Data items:
• • •

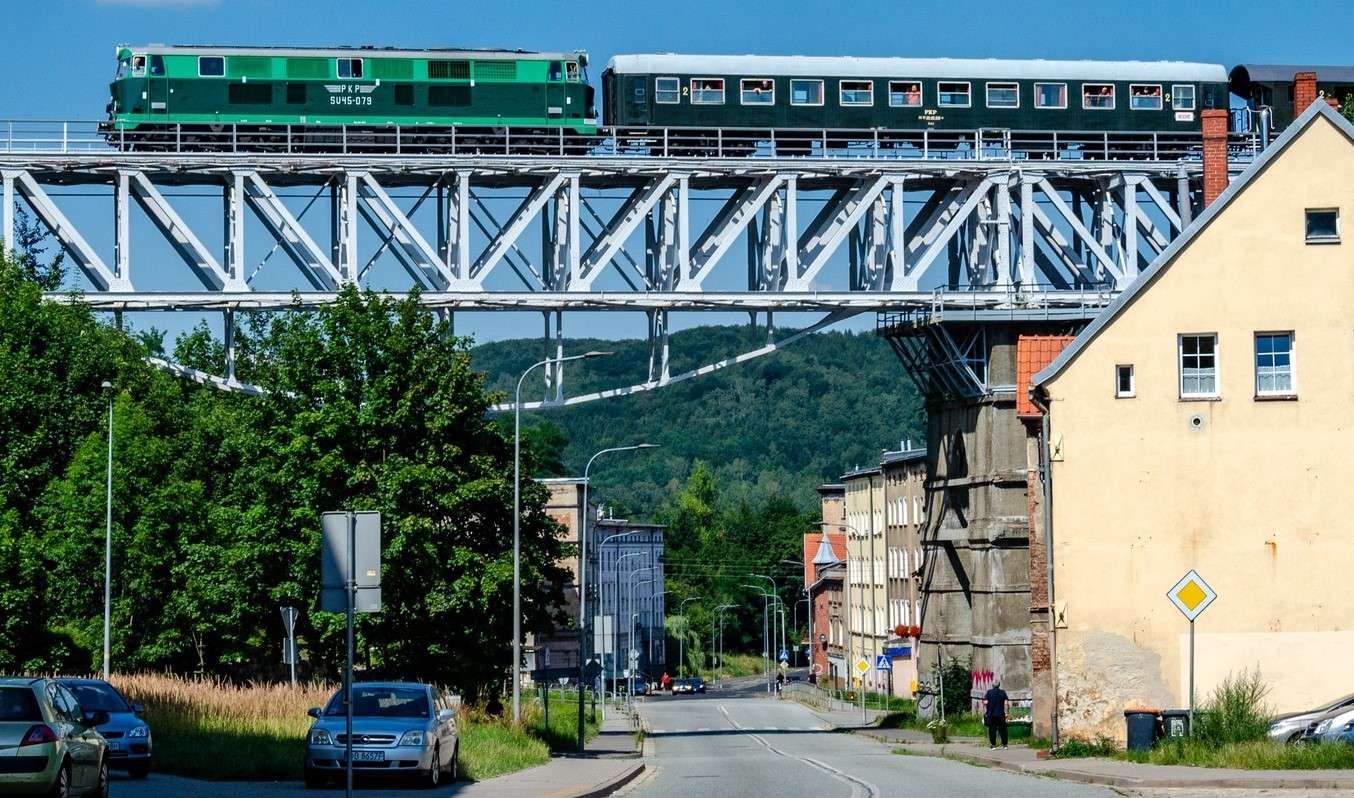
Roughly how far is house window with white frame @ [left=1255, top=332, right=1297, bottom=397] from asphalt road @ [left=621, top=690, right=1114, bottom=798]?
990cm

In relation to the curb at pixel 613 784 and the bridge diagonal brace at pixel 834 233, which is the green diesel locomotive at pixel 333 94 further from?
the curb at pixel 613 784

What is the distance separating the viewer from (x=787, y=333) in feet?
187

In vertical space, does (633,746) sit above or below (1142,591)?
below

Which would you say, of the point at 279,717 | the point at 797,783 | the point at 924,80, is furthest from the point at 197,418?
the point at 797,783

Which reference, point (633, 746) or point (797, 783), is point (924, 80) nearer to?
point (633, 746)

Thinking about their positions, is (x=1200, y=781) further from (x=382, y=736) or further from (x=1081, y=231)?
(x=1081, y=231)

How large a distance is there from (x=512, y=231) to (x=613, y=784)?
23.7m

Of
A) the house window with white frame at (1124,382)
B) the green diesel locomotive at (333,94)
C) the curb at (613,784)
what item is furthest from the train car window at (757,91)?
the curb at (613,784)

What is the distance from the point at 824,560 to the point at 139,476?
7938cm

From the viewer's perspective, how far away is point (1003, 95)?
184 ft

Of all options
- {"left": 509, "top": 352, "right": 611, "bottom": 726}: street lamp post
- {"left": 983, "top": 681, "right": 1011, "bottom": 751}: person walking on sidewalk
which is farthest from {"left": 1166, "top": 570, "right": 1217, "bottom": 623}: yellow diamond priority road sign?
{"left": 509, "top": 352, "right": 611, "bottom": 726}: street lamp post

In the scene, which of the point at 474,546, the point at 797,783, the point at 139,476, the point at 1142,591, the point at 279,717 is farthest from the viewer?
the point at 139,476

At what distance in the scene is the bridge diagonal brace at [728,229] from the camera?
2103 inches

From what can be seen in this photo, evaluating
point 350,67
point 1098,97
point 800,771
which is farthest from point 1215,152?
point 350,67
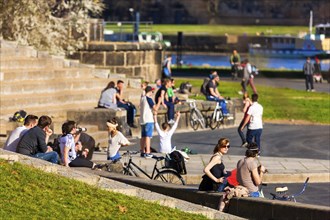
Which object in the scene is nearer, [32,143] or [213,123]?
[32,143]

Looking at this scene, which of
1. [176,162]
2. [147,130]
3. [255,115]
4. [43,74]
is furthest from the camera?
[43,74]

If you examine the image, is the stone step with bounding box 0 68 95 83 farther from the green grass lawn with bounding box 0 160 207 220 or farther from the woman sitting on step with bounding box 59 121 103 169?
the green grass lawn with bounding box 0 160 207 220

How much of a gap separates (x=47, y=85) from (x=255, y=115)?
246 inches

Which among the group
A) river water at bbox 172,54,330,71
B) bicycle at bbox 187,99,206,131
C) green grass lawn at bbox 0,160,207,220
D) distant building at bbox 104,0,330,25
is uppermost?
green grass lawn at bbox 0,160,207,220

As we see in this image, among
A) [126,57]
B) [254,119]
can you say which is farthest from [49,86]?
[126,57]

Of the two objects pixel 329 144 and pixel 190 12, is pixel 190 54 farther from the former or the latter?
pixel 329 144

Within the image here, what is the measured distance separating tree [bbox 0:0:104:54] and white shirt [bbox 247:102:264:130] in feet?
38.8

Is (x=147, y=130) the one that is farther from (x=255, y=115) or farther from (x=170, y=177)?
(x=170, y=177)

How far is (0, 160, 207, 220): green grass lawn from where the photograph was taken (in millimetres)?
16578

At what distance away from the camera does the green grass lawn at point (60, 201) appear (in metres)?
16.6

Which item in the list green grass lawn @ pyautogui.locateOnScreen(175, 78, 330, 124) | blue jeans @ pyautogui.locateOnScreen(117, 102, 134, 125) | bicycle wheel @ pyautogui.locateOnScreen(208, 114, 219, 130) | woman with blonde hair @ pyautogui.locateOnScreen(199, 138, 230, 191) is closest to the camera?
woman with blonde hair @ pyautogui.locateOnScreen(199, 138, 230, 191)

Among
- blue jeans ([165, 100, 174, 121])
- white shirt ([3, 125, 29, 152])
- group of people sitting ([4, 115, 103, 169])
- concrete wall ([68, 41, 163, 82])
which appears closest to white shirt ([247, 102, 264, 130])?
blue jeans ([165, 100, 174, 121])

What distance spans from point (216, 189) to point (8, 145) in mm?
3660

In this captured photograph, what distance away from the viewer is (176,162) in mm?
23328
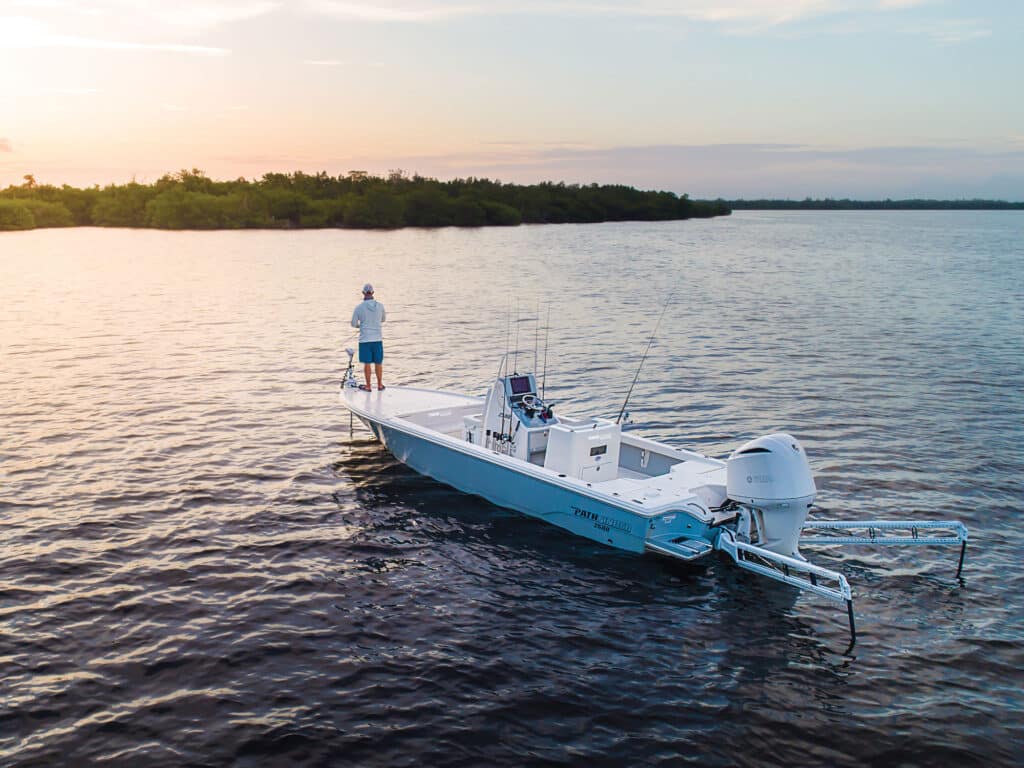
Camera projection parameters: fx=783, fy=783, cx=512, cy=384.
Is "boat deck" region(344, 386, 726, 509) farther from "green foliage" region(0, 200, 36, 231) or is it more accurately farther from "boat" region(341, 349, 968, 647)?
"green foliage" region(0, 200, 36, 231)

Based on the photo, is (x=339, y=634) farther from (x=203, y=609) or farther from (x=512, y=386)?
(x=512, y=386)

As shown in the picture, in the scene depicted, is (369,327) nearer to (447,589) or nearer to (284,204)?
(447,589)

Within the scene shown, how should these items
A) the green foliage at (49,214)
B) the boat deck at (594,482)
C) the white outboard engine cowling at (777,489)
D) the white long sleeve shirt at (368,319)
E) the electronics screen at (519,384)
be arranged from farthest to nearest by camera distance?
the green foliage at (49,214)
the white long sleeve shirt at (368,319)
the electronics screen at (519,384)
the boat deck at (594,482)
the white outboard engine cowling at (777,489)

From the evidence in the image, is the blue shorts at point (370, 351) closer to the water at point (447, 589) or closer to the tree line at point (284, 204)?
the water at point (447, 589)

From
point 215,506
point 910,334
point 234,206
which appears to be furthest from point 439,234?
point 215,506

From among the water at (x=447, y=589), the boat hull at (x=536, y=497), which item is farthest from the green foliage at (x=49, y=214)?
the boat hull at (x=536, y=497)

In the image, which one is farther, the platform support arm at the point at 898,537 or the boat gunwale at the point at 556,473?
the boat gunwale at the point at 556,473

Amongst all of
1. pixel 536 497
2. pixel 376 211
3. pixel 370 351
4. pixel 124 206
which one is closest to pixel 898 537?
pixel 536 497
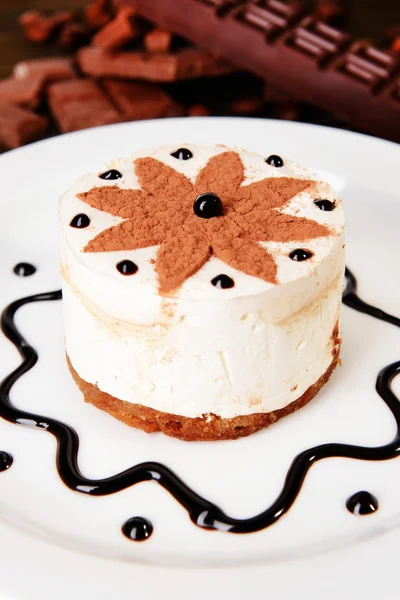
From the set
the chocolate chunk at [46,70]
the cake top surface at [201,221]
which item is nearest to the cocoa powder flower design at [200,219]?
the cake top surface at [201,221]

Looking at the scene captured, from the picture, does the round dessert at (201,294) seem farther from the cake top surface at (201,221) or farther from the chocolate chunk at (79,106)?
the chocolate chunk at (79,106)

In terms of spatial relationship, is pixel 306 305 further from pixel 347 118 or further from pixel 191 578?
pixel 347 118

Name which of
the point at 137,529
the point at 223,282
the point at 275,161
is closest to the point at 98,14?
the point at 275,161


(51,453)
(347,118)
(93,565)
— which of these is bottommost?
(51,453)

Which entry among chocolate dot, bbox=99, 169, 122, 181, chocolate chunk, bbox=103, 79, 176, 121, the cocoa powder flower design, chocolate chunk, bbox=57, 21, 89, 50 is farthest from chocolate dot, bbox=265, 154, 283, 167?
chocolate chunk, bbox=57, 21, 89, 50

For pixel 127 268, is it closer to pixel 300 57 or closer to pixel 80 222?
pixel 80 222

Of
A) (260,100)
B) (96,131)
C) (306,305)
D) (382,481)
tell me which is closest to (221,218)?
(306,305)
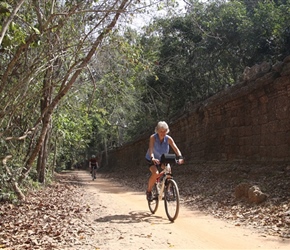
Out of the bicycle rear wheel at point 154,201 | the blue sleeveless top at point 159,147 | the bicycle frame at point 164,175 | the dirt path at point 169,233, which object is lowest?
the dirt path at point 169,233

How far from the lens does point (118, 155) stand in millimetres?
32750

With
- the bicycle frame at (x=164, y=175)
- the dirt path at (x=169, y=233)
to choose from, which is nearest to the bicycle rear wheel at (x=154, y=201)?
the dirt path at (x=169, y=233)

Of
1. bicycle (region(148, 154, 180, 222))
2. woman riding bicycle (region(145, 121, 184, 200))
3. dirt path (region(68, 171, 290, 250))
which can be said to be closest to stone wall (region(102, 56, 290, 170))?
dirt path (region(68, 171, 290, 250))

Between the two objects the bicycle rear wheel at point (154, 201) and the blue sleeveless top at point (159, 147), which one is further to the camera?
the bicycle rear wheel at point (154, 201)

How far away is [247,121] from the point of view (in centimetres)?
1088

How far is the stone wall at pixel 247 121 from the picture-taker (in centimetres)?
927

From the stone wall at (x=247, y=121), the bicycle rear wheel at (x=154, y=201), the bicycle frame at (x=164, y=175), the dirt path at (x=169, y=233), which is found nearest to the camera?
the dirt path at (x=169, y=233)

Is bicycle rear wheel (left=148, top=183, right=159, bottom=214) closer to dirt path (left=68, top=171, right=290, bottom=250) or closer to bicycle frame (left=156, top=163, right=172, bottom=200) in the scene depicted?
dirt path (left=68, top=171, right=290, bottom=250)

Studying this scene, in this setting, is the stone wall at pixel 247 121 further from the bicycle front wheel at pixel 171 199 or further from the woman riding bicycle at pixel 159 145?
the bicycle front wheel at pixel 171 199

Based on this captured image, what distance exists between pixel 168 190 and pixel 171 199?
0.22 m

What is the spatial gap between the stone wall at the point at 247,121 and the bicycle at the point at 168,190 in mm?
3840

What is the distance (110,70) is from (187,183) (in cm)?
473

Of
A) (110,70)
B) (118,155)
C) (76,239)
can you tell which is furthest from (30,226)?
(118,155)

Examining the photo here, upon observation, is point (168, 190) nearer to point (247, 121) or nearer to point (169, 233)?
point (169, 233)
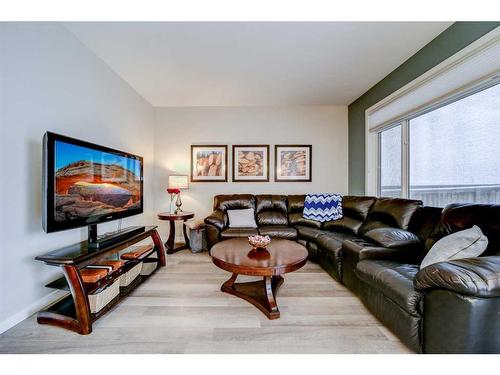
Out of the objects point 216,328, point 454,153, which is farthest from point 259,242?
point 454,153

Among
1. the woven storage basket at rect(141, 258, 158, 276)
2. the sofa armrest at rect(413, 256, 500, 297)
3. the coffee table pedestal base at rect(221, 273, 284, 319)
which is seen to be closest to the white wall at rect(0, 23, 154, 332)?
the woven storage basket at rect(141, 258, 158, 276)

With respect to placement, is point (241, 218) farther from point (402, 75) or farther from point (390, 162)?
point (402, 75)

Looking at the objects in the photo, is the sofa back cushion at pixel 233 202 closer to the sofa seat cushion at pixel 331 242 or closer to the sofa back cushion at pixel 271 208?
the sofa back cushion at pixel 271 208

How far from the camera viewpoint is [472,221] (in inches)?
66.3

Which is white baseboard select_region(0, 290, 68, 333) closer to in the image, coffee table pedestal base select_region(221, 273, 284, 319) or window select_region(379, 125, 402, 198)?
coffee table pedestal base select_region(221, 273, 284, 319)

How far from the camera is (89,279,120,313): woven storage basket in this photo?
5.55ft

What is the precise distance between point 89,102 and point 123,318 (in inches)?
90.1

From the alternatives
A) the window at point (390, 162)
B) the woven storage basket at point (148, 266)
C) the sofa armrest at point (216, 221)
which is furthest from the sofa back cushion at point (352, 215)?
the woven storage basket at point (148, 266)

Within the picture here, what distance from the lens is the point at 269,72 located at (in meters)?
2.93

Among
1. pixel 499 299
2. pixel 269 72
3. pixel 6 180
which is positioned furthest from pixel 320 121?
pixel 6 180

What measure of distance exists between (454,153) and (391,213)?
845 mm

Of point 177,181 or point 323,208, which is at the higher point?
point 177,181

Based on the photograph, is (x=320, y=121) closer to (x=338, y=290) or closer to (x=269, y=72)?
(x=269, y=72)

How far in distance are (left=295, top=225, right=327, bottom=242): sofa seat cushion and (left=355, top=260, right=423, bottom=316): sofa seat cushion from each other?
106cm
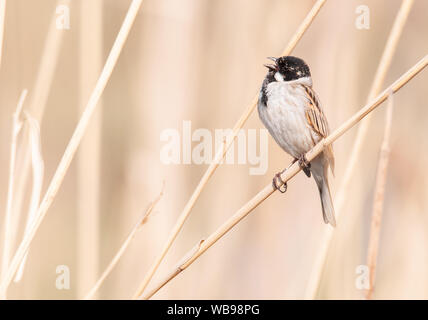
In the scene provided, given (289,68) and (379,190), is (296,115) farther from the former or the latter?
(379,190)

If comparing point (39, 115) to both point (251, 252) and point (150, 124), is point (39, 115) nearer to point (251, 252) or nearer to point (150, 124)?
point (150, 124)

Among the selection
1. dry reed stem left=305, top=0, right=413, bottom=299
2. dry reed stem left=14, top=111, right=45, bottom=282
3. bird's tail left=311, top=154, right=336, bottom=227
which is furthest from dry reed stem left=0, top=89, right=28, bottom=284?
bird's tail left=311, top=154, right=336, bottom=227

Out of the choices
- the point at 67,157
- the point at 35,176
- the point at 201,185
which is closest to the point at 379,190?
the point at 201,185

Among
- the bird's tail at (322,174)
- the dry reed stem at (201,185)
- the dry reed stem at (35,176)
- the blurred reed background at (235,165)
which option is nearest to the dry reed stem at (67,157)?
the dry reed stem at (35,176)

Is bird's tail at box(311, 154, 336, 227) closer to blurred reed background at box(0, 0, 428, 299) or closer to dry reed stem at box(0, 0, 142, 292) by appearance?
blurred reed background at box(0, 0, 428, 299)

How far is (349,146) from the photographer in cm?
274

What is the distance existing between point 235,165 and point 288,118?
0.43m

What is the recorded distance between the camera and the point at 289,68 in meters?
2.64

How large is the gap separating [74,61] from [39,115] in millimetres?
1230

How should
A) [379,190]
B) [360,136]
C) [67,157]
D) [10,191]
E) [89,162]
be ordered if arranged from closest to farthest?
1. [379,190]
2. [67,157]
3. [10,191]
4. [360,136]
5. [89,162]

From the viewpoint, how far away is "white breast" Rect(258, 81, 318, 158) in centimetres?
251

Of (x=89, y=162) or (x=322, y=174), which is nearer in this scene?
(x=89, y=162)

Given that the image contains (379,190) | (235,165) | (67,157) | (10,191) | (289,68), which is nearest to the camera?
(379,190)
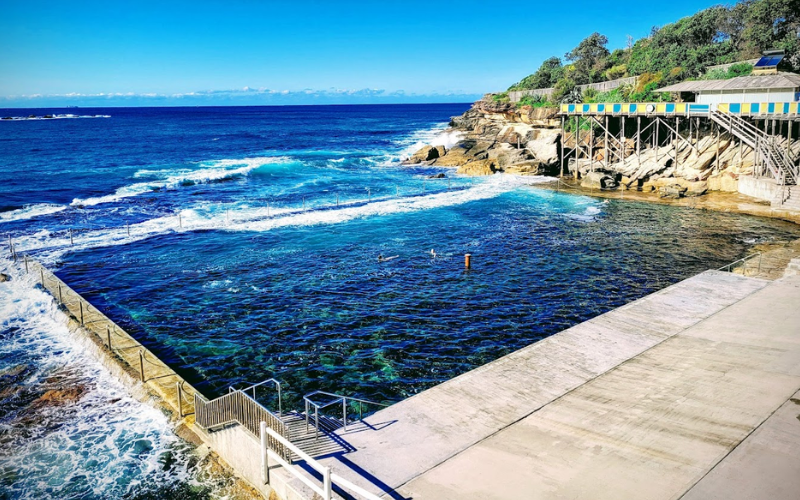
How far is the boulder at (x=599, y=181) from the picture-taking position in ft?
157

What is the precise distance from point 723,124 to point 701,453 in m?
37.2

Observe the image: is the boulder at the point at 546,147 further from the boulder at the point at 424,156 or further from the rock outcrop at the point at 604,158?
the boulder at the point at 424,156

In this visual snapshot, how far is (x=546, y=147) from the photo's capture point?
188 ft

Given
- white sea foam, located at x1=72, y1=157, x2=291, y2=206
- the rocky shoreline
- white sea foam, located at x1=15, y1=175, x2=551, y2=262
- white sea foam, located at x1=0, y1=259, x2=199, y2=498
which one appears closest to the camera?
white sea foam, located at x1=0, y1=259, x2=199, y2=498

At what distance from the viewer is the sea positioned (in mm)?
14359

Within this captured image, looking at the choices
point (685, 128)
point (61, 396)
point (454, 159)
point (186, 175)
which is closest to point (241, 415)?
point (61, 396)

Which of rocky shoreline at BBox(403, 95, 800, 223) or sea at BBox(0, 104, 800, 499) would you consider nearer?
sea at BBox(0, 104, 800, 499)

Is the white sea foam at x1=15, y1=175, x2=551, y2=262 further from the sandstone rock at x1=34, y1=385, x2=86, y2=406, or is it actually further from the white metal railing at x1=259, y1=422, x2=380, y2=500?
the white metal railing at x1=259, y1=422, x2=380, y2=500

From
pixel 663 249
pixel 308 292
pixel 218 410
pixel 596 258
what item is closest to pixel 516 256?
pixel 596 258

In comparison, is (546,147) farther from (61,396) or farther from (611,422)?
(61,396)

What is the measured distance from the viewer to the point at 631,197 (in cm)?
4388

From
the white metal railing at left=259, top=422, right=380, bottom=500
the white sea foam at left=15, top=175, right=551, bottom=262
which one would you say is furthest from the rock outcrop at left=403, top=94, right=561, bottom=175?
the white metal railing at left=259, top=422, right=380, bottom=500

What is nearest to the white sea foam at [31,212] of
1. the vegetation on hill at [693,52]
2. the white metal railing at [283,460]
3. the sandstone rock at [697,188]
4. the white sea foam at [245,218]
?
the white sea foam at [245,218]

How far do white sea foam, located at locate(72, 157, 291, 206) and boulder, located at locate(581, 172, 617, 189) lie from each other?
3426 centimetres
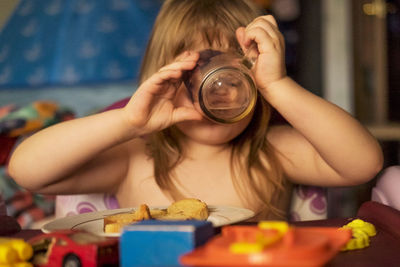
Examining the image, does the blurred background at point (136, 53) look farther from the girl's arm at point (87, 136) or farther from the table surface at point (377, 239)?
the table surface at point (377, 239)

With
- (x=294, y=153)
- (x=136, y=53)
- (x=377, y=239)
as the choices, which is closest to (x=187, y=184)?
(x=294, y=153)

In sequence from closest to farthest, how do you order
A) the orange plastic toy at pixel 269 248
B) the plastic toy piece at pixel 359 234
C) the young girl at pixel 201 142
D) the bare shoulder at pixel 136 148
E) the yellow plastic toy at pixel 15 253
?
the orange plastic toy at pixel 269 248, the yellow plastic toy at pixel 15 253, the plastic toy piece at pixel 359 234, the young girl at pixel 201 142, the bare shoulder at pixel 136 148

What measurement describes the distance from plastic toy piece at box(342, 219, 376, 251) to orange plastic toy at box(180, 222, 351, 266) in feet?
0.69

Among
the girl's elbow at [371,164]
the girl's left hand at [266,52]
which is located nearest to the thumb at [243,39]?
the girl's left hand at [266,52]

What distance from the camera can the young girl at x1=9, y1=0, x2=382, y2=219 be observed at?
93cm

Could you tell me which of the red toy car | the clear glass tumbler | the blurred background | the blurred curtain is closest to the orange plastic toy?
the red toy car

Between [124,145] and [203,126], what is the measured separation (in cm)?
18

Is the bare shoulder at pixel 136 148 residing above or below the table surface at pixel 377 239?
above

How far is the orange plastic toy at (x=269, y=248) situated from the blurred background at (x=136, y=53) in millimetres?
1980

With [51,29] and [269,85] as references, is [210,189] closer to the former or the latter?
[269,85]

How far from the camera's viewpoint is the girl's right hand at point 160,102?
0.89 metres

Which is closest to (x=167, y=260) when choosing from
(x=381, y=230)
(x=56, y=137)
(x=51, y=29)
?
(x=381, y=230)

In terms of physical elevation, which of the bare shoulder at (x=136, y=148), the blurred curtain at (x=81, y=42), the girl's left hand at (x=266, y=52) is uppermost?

• • •

- [Task goal]: Repeat word for word the lines running from the line containing "What measurement describes" to the end of the entries above, inclusive.

- [Exercise answer]:
What measurement describes the distance from plastic toy piece at box(342, 219, 376, 251) to orange plastic toy at box(180, 222, 351, 266) in feet?
0.69

Among
the girl's elbow at [371,164]
the girl's left hand at [266,52]
which is located nearest to the thumb at [243,39]?
the girl's left hand at [266,52]

What distance from the camera can the young girl at x1=9, y1=0, x2=382, y2=219 be observed at?
93cm

Could you tell me which of the red toy car | the clear glass tumbler | the blurred background | the blurred curtain is closest to the orange plastic toy?
the red toy car

Between [124,145] and [203,126], what is the measured separation (in cm)?
18

Is the bare shoulder at pixel 136 148 residing above or below the table surface at pixel 377 239?
above

How far is the orange plastic toy at (x=269, y=248) situated from the blurred background at (x=136, y=53) in millimetres?
1980

With [51,29] and [269,85] as references, is [210,189] closer to the former or the latter?
[269,85]

How far from the camera's viewpoint is the girl's right hand at point 160,102?
0.89 metres

Which is closest to (x=167, y=260) when choosing from
(x=381, y=230)
(x=56, y=137)
(x=51, y=29)
?
(x=381, y=230)

In terms of physical elevation, which of the bare shoulder at (x=136, y=148), the blurred curtain at (x=81, y=42), the girl's left hand at (x=266, y=52) is uppermost?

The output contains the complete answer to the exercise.